チームとして箱根には出られない、しかし予選会でいいタイムを出した個人を抜擢して、一つのチームとしてたすきをつなごうというのです。
タイムから見ても個人の能力は高いのですが、なかなか「チーム」としてまとまるのは難しい、何のために襷をつなぐのかモチベーションの維持が難しいチーム。

主人公の浦は昨年の自分の不調がもとで所属チームのシード権をなくしてしまったことを悔いている青年。そこへ選抜の話が届く。個人で箱根に出ることをチームのみんなは裏切りだと感じないだろうか…。この葛藤から物語が始まるところにほれました。

そしてこのチームの監督もいい。陸上会の名伯楽といわれ、何人もの名選手を送り出してきたが、自分のチームを率いて箱根にでたことはない。引退のこの年も予選会に挑んだが数秒差で出場できない。そこへ舞い込んだ選抜チームの監督。この寄せ集めのメンバーをどう率いて成績を残すか…。
この監督は本当にいい監督なのですが、箱根を走らせた経験がないということがどれだけのプレッシャーなのか。
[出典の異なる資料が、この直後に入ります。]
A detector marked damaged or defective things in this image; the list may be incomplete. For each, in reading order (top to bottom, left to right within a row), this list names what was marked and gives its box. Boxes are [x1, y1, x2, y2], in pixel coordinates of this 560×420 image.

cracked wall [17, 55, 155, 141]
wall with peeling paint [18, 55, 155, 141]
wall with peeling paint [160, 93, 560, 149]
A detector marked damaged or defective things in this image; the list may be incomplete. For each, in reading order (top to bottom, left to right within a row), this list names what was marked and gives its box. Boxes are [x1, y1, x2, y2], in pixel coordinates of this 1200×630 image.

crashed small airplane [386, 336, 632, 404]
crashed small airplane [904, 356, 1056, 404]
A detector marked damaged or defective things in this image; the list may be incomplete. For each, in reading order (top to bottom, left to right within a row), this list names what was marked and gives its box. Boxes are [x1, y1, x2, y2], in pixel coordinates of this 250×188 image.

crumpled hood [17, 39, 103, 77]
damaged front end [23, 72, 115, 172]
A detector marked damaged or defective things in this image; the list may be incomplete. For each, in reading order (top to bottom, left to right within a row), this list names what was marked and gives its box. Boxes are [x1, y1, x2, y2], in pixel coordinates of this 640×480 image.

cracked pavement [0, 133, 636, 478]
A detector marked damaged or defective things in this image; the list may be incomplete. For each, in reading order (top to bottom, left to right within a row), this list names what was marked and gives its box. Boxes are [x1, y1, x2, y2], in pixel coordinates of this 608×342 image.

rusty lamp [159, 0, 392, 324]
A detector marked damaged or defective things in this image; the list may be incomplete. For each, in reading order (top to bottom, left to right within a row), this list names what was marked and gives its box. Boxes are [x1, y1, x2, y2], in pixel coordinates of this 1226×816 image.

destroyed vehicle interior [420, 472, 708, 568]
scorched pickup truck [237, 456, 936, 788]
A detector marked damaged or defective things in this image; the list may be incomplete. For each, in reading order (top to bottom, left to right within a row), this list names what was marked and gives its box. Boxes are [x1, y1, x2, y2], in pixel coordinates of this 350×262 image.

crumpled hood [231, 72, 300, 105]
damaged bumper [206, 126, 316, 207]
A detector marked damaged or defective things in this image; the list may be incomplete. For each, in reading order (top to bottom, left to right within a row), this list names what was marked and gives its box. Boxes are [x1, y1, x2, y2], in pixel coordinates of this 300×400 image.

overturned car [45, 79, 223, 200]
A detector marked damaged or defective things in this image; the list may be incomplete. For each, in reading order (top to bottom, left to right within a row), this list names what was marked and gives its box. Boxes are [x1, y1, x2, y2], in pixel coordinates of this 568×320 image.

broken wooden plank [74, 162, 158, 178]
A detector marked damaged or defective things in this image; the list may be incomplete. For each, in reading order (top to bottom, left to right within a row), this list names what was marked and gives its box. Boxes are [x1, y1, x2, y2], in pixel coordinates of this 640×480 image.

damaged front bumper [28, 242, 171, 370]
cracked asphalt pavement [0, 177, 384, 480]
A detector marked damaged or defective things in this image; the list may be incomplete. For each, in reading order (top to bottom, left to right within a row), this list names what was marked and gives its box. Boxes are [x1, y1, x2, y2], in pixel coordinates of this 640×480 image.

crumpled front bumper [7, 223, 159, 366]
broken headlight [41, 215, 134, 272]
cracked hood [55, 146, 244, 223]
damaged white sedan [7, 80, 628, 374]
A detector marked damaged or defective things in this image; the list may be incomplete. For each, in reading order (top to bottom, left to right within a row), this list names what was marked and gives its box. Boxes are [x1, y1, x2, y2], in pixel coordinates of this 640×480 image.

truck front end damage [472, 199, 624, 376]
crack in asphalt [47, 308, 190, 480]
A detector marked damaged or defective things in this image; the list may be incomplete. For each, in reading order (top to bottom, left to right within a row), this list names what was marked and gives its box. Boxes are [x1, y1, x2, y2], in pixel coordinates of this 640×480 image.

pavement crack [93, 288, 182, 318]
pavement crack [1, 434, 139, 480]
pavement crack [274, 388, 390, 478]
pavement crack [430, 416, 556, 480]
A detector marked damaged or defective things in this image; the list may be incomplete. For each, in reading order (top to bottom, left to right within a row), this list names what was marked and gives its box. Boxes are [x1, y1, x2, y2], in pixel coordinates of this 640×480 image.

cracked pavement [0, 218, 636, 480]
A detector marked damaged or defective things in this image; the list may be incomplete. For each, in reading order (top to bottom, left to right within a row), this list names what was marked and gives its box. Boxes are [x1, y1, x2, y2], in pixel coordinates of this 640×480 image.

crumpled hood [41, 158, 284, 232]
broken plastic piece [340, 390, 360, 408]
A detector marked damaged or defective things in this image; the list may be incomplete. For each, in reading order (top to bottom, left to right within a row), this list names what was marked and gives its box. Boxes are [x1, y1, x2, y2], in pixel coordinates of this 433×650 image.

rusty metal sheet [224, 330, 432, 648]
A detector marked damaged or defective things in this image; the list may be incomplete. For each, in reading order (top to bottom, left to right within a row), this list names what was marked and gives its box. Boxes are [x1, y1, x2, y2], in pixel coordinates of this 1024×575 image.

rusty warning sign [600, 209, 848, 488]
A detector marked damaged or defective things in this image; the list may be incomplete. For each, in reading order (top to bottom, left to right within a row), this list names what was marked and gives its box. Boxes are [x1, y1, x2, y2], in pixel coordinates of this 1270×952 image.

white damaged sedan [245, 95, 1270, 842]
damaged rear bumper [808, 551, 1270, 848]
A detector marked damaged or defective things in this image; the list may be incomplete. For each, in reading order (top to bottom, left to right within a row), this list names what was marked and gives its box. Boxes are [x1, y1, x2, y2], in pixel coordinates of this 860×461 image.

チームの中も一枚岩ではなく、天才だからこそ他と馴れ合わない性格的に難がある人もいます。
キャプテンを負かされることになってしまった浦がどうやって彼らを纏め上げるのか。
彼らはどんな思いをこめて襷をつなぐのか。

後半のレース部分も、経験が足りなくて失敗する選手あり、悪天候に泣かされる選手あり、さまざまな思いをこめて繋がっていく襷。
臨場感たっぷりながらもテンポのいい文章で、読ませてくれます。

故障しない選手がいい選手、とか考えさせられる台詞もたくさん。
いい小説でした!

(90点)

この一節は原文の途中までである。